● EXERCISE GOAL:
Emit the line that holds "From the selection" and all lines following it through the end of the data, verbatim, and nothing else.

☆ ☆ ☆

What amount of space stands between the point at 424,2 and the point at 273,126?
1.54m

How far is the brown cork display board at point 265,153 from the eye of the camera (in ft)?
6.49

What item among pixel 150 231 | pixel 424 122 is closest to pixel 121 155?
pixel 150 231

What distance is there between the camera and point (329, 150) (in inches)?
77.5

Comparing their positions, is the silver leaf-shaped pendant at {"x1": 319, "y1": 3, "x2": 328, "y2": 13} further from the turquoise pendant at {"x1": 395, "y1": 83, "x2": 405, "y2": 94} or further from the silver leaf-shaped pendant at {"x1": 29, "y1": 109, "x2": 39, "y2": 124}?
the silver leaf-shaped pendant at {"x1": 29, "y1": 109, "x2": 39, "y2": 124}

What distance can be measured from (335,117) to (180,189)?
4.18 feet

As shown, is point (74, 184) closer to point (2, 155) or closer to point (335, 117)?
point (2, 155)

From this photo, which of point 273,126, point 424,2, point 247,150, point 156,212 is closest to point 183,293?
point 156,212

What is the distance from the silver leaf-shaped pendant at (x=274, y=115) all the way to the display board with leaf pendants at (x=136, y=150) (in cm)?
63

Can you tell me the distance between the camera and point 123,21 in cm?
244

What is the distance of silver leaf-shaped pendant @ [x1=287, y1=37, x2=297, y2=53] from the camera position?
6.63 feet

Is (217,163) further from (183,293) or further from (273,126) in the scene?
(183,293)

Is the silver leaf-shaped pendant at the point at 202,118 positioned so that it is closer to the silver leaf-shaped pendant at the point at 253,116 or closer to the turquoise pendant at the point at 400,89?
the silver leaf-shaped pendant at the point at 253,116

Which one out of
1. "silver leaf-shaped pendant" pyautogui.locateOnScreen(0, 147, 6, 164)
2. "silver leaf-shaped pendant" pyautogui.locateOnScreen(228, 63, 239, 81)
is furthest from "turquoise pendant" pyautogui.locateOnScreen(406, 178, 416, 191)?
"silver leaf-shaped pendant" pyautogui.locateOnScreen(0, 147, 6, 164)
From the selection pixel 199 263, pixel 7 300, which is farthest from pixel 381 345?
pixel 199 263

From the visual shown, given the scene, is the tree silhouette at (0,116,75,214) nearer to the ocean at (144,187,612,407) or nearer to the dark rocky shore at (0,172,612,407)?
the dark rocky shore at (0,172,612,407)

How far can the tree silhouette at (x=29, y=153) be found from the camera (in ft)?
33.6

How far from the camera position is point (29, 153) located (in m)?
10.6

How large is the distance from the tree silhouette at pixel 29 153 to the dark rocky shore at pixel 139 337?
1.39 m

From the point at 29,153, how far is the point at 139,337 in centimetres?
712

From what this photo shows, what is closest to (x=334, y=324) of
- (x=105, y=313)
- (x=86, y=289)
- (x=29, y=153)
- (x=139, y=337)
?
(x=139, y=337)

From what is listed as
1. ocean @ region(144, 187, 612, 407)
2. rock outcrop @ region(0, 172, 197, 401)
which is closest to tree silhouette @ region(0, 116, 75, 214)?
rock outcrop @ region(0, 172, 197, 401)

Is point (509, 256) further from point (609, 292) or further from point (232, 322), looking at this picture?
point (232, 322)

☆ ☆ ☆

● TASK RESPONSE:
From the selection pixel 199 263, pixel 7 300, which is farthest from pixel 381 345?
pixel 199 263

From the visual shown, given the scene, is the tree silhouette at (0,116,75,214) nearer to the ocean at (144,187,612,407) or nearer to the dark rocky shore at (0,172,612,407)?
the dark rocky shore at (0,172,612,407)

How far can the tree silhouette at (x=29, y=153) be found from the camera (in ft)?
33.6

How far from the camera position is point (29, 153) located (in m)?
10.6

How large is the distance from the tree silhouette at pixel 29 153 to the dark rocky shore at pixel 139 337?
1.39 m

From the point at 29,153, how far is the point at 139,337 in centimetres?
712

From what this photo shows, what is closest to (x=334, y=324) of
- (x=105, y=313)
- (x=86, y=289)
- (x=29, y=153)
- (x=139, y=337)
?
(x=139, y=337)

From what is listed as
1. ocean @ region(144, 187, 612, 407)
2. rock outcrop @ region(0, 172, 197, 401)
which is closest to tree silhouette @ region(0, 116, 75, 214)?
rock outcrop @ region(0, 172, 197, 401)

Is point (509, 256) further from point (609, 292) or further from point (232, 322), looking at this picture?
point (232, 322)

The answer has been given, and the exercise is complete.